La question implicite, que TypeWhisper pose lui-même, est : pourquoi ne pas utiliser la dictée intégrée ? La réponse proposée tient en plusieurs axes : profils par app, moteurs variés adaptés au besoin, gestion de fichiers audio/vidéo, export de sous-titres, et outillage d’historique/automatisation via API locale.
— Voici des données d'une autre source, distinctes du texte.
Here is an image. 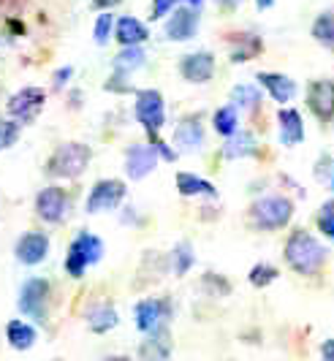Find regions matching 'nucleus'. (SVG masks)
<instances>
[{"mask_svg":"<svg viewBox=\"0 0 334 361\" xmlns=\"http://www.w3.org/2000/svg\"><path fill=\"white\" fill-rule=\"evenodd\" d=\"M285 261L299 274H316L323 267V261H326V250L321 247V242L313 234L294 231L288 245H285Z\"/></svg>","mask_w":334,"mask_h":361,"instance_id":"f257e3e1","label":"nucleus"},{"mask_svg":"<svg viewBox=\"0 0 334 361\" xmlns=\"http://www.w3.org/2000/svg\"><path fill=\"white\" fill-rule=\"evenodd\" d=\"M294 215V204L283 196H266L253 204L250 209V220L253 226H259L264 231H272V228H283Z\"/></svg>","mask_w":334,"mask_h":361,"instance_id":"f03ea898","label":"nucleus"},{"mask_svg":"<svg viewBox=\"0 0 334 361\" xmlns=\"http://www.w3.org/2000/svg\"><path fill=\"white\" fill-rule=\"evenodd\" d=\"M101 255H104V242H101L98 236L82 231V234L74 239L71 250H68L66 269H68V274H74V277H82L85 269H87L90 264H95Z\"/></svg>","mask_w":334,"mask_h":361,"instance_id":"7ed1b4c3","label":"nucleus"},{"mask_svg":"<svg viewBox=\"0 0 334 361\" xmlns=\"http://www.w3.org/2000/svg\"><path fill=\"white\" fill-rule=\"evenodd\" d=\"M90 147L87 145H63L57 149L55 155L49 158V174H57V177H76V174H82L85 169H87V163H90Z\"/></svg>","mask_w":334,"mask_h":361,"instance_id":"20e7f679","label":"nucleus"},{"mask_svg":"<svg viewBox=\"0 0 334 361\" xmlns=\"http://www.w3.org/2000/svg\"><path fill=\"white\" fill-rule=\"evenodd\" d=\"M136 117H139L142 126L147 128L149 136H155V130L163 128V120H166V114H163V95L158 90L139 92V98H136Z\"/></svg>","mask_w":334,"mask_h":361,"instance_id":"39448f33","label":"nucleus"},{"mask_svg":"<svg viewBox=\"0 0 334 361\" xmlns=\"http://www.w3.org/2000/svg\"><path fill=\"white\" fill-rule=\"evenodd\" d=\"M47 302H49V283L41 280V277H33L22 286V293H19V307L22 312L33 315L36 321H47Z\"/></svg>","mask_w":334,"mask_h":361,"instance_id":"423d86ee","label":"nucleus"},{"mask_svg":"<svg viewBox=\"0 0 334 361\" xmlns=\"http://www.w3.org/2000/svg\"><path fill=\"white\" fill-rule=\"evenodd\" d=\"M36 212L41 220L47 223H60L63 217L68 215V196L63 188H44L36 199Z\"/></svg>","mask_w":334,"mask_h":361,"instance_id":"0eeeda50","label":"nucleus"},{"mask_svg":"<svg viewBox=\"0 0 334 361\" xmlns=\"http://www.w3.org/2000/svg\"><path fill=\"white\" fill-rule=\"evenodd\" d=\"M44 90L41 87H25V90H19L17 95H11V101H8V114L19 120V123H30L33 117H36L41 106H44Z\"/></svg>","mask_w":334,"mask_h":361,"instance_id":"6e6552de","label":"nucleus"},{"mask_svg":"<svg viewBox=\"0 0 334 361\" xmlns=\"http://www.w3.org/2000/svg\"><path fill=\"white\" fill-rule=\"evenodd\" d=\"M125 199V185L117 180L98 182L87 199V212H109L114 207H120V201Z\"/></svg>","mask_w":334,"mask_h":361,"instance_id":"1a4fd4ad","label":"nucleus"},{"mask_svg":"<svg viewBox=\"0 0 334 361\" xmlns=\"http://www.w3.org/2000/svg\"><path fill=\"white\" fill-rule=\"evenodd\" d=\"M307 104H310L318 120L329 123L334 117V82H326V79L313 82L310 90H307Z\"/></svg>","mask_w":334,"mask_h":361,"instance_id":"9d476101","label":"nucleus"},{"mask_svg":"<svg viewBox=\"0 0 334 361\" xmlns=\"http://www.w3.org/2000/svg\"><path fill=\"white\" fill-rule=\"evenodd\" d=\"M196 30H199V11L193 6H185V8H177L174 17L168 19L166 38L168 41H187L196 36Z\"/></svg>","mask_w":334,"mask_h":361,"instance_id":"9b49d317","label":"nucleus"},{"mask_svg":"<svg viewBox=\"0 0 334 361\" xmlns=\"http://www.w3.org/2000/svg\"><path fill=\"white\" fill-rule=\"evenodd\" d=\"M212 71H215V57L209 52L187 54L185 60L180 63V73L185 76L187 82H193V85L209 82V79H212Z\"/></svg>","mask_w":334,"mask_h":361,"instance_id":"f8f14e48","label":"nucleus"},{"mask_svg":"<svg viewBox=\"0 0 334 361\" xmlns=\"http://www.w3.org/2000/svg\"><path fill=\"white\" fill-rule=\"evenodd\" d=\"M47 253H49V236L41 234V231H30L17 242V258L27 267L41 264Z\"/></svg>","mask_w":334,"mask_h":361,"instance_id":"ddd939ff","label":"nucleus"},{"mask_svg":"<svg viewBox=\"0 0 334 361\" xmlns=\"http://www.w3.org/2000/svg\"><path fill=\"white\" fill-rule=\"evenodd\" d=\"M155 161H158V147L136 145L128 149L125 171H128L130 180H142V177H147L149 171L155 169Z\"/></svg>","mask_w":334,"mask_h":361,"instance_id":"4468645a","label":"nucleus"},{"mask_svg":"<svg viewBox=\"0 0 334 361\" xmlns=\"http://www.w3.org/2000/svg\"><path fill=\"white\" fill-rule=\"evenodd\" d=\"M259 82L272 92V98H275L278 104H288V101L297 95L294 79H288V76H283V73H259Z\"/></svg>","mask_w":334,"mask_h":361,"instance_id":"2eb2a0df","label":"nucleus"},{"mask_svg":"<svg viewBox=\"0 0 334 361\" xmlns=\"http://www.w3.org/2000/svg\"><path fill=\"white\" fill-rule=\"evenodd\" d=\"M280 139L288 147L299 145L304 139V126H302V117H299L297 109H283L280 111Z\"/></svg>","mask_w":334,"mask_h":361,"instance_id":"dca6fc26","label":"nucleus"},{"mask_svg":"<svg viewBox=\"0 0 334 361\" xmlns=\"http://www.w3.org/2000/svg\"><path fill=\"white\" fill-rule=\"evenodd\" d=\"M114 33H117V41L123 47H133V44H142L144 38L149 36L147 25H142L136 17H123L117 25H114Z\"/></svg>","mask_w":334,"mask_h":361,"instance_id":"f3484780","label":"nucleus"},{"mask_svg":"<svg viewBox=\"0 0 334 361\" xmlns=\"http://www.w3.org/2000/svg\"><path fill=\"white\" fill-rule=\"evenodd\" d=\"M163 310H166L163 302H158V299H147V302L136 305V326L142 331H155L163 321Z\"/></svg>","mask_w":334,"mask_h":361,"instance_id":"a211bd4d","label":"nucleus"},{"mask_svg":"<svg viewBox=\"0 0 334 361\" xmlns=\"http://www.w3.org/2000/svg\"><path fill=\"white\" fill-rule=\"evenodd\" d=\"M174 142H177L180 149H185V152H196L199 147L204 145V130H202V126L196 120H185L183 126L177 128Z\"/></svg>","mask_w":334,"mask_h":361,"instance_id":"6ab92c4d","label":"nucleus"},{"mask_svg":"<svg viewBox=\"0 0 334 361\" xmlns=\"http://www.w3.org/2000/svg\"><path fill=\"white\" fill-rule=\"evenodd\" d=\"M6 337H8V343L14 345L17 350H27L30 345L36 343V329L27 324H22V321H11V324L6 326Z\"/></svg>","mask_w":334,"mask_h":361,"instance_id":"aec40b11","label":"nucleus"},{"mask_svg":"<svg viewBox=\"0 0 334 361\" xmlns=\"http://www.w3.org/2000/svg\"><path fill=\"white\" fill-rule=\"evenodd\" d=\"M177 185H180V193L183 196H215V188L212 182L202 180L196 174H177Z\"/></svg>","mask_w":334,"mask_h":361,"instance_id":"412c9836","label":"nucleus"},{"mask_svg":"<svg viewBox=\"0 0 334 361\" xmlns=\"http://www.w3.org/2000/svg\"><path fill=\"white\" fill-rule=\"evenodd\" d=\"M253 152H256V139L250 133H231L228 145L223 147L225 158H245V155H253Z\"/></svg>","mask_w":334,"mask_h":361,"instance_id":"4be33fe9","label":"nucleus"},{"mask_svg":"<svg viewBox=\"0 0 334 361\" xmlns=\"http://www.w3.org/2000/svg\"><path fill=\"white\" fill-rule=\"evenodd\" d=\"M87 324L95 331H109L111 326H117V312L109 305H98V307H93L87 312Z\"/></svg>","mask_w":334,"mask_h":361,"instance_id":"5701e85b","label":"nucleus"},{"mask_svg":"<svg viewBox=\"0 0 334 361\" xmlns=\"http://www.w3.org/2000/svg\"><path fill=\"white\" fill-rule=\"evenodd\" d=\"M231 101L242 109H256L261 101V92H259V87H253V85H237L234 92H231Z\"/></svg>","mask_w":334,"mask_h":361,"instance_id":"b1692460","label":"nucleus"},{"mask_svg":"<svg viewBox=\"0 0 334 361\" xmlns=\"http://www.w3.org/2000/svg\"><path fill=\"white\" fill-rule=\"evenodd\" d=\"M313 36H316L321 44H326V47H332L334 49V11L321 14V17L316 19V25H313Z\"/></svg>","mask_w":334,"mask_h":361,"instance_id":"393cba45","label":"nucleus"},{"mask_svg":"<svg viewBox=\"0 0 334 361\" xmlns=\"http://www.w3.org/2000/svg\"><path fill=\"white\" fill-rule=\"evenodd\" d=\"M215 130L221 136H231L237 133V109L234 106H223L215 111Z\"/></svg>","mask_w":334,"mask_h":361,"instance_id":"a878e982","label":"nucleus"},{"mask_svg":"<svg viewBox=\"0 0 334 361\" xmlns=\"http://www.w3.org/2000/svg\"><path fill=\"white\" fill-rule=\"evenodd\" d=\"M144 63V52L133 44V47H125L123 52L117 54V60H114V66L120 68V71H130V68H139Z\"/></svg>","mask_w":334,"mask_h":361,"instance_id":"bb28decb","label":"nucleus"},{"mask_svg":"<svg viewBox=\"0 0 334 361\" xmlns=\"http://www.w3.org/2000/svg\"><path fill=\"white\" fill-rule=\"evenodd\" d=\"M275 277H278V269H275V267H269V264H259V267H253V271H250V283H253V286H259V288L269 286Z\"/></svg>","mask_w":334,"mask_h":361,"instance_id":"cd10ccee","label":"nucleus"},{"mask_svg":"<svg viewBox=\"0 0 334 361\" xmlns=\"http://www.w3.org/2000/svg\"><path fill=\"white\" fill-rule=\"evenodd\" d=\"M318 226H321V231L334 239V201H326L323 207H321V212H318Z\"/></svg>","mask_w":334,"mask_h":361,"instance_id":"c85d7f7f","label":"nucleus"},{"mask_svg":"<svg viewBox=\"0 0 334 361\" xmlns=\"http://www.w3.org/2000/svg\"><path fill=\"white\" fill-rule=\"evenodd\" d=\"M19 136V123H8V120H0V149L11 147Z\"/></svg>","mask_w":334,"mask_h":361,"instance_id":"c756f323","label":"nucleus"},{"mask_svg":"<svg viewBox=\"0 0 334 361\" xmlns=\"http://www.w3.org/2000/svg\"><path fill=\"white\" fill-rule=\"evenodd\" d=\"M109 27H111V17L109 14H101L98 22H95V41H98V44H106V38H109Z\"/></svg>","mask_w":334,"mask_h":361,"instance_id":"7c9ffc66","label":"nucleus"},{"mask_svg":"<svg viewBox=\"0 0 334 361\" xmlns=\"http://www.w3.org/2000/svg\"><path fill=\"white\" fill-rule=\"evenodd\" d=\"M190 264H193V255H190V247H180L177 250V274H185L190 269Z\"/></svg>","mask_w":334,"mask_h":361,"instance_id":"2f4dec72","label":"nucleus"},{"mask_svg":"<svg viewBox=\"0 0 334 361\" xmlns=\"http://www.w3.org/2000/svg\"><path fill=\"white\" fill-rule=\"evenodd\" d=\"M180 0H155L152 3V19H161L163 14H168Z\"/></svg>","mask_w":334,"mask_h":361,"instance_id":"473e14b6","label":"nucleus"},{"mask_svg":"<svg viewBox=\"0 0 334 361\" xmlns=\"http://www.w3.org/2000/svg\"><path fill=\"white\" fill-rule=\"evenodd\" d=\"M68 76H71V68H63V71H57V87H63L66 82H68Z\"/></svg>","mask_w":334,"mask_h":361,"instance_id":"72a5a7b5","label":"nucleus"},{"mask_svg":"<svg viewBox=\"0 0 334 361\" xmlns=\"http://www.w3.org/2000/svg\"><path fill=\"white\" fill-rule=\"evenodd\" d=\"M321 353H323L329 361H334V340H329V343L323 345V348H321Z\"/></svg>","mask_w":334,"mask_h":361,"instance_id":"f704fd0d","label":"nucleus"},{"mask_svg":"<svg viewBox=\"0 0 334 361\" xmlns=\"http://www.w3.org/2000/svg\"><path fill=\"white\" fill-rule=\"evenodd\" d=\"M326 185L334 190V161H329V166H326Z\"/></svg>","mask_w":334,"mask_h":361,"instance_id":"c9c22d12","label":"nucleus"},{"mask_svg":"<svg viewBox=\"0 0 334 361\" xmlns=\"http://www.w3.org/2000/svg\"><path fill=\"white\" fill-rule=\"evenodd\" d=\"M272 3H275V0H259V6H261V8H269Z\"/></svg>","mask_w":334,"mask_h":361,"instance_id":"e433bc0d","label":"nucleus"},{"mask_svg":"<svg viewBox=\"0 0 334 361\" xmlns=\"http://www.w3.org/2000/svg\"><path fill=\"white\" fill-rule=\"evenodd\" d=\"M109 3H117V0H95V6H109Z\"/></svg>","mask_w":334,"mask_h":361,"instance_id":"4c0bfd02","label":"nucleus"},{"mask_svg":"<svg viewBox=\"0 0 334 361\" xmlns=\"http://www.w3.org/2000/svg\"><path fill=\"white\" fill-rule=\"evenodd\" d=\"M223 6H237V3H240V0H221Z\"/></svg>","mask_w":334,"mask_h":361,"instance_id":"58836bf2","label":"nucleus"},{"mask_svg":"<svg viewBox=\"0 0 334 361\" xmlns=\"http://www.w3.org/2000/svg\"><path fill=\"white\" fill-rule=\"evenodd\" d=\"M185 3H190V6H199V3H202V0H185Z\"/></svg>","mask_w":334,"mask_h":361,"instance_id":"ea45409f","label":"nucleus"}]
</instances>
Même si la dictée native est pratique, elle ne couvre pas toujours ces scénarios de bout en bout, et elle n’offre pas nécessairement la même granularité de réglages par contexte.
Enfin, il faut noter la stratégie de disponibilité : la voie “recommandée” est macOS 1.2 en stable, tandis que Windows est en bêta publique (Windows 10 et 11), et iOS en alpha via TestFlight, destinés à des tests précoces avec itérations rapides et polish en cours. Si vous travaillez en environnement mixte, c’est utile : vous pouvez adopter la solution stable sur Mac tout en gardant un œil sur l’écosystème Windows/iOS pour l’avenir, en acceptant que ces plateformes soient encore au stade preview.
Au final, TypeWhisper 1.2 sur macOS se positionne comme un outil “production-ready” pour la dictée privée et la transcription locale : un noyau de reconnaissance vocale, entouré de workflows (prompts, profils, historique, dictionnaire, snippets) et d’options moteurs pour adapter la performance, la précision et les langues. Si votre priorité est de garder la voix sur l’appareil, de réduire les frictions de dictée dans toutes vos apps, et de passer de l’audio au texte réutilisable (y compris en sous-titres), la proposition est particulièrement cohérente.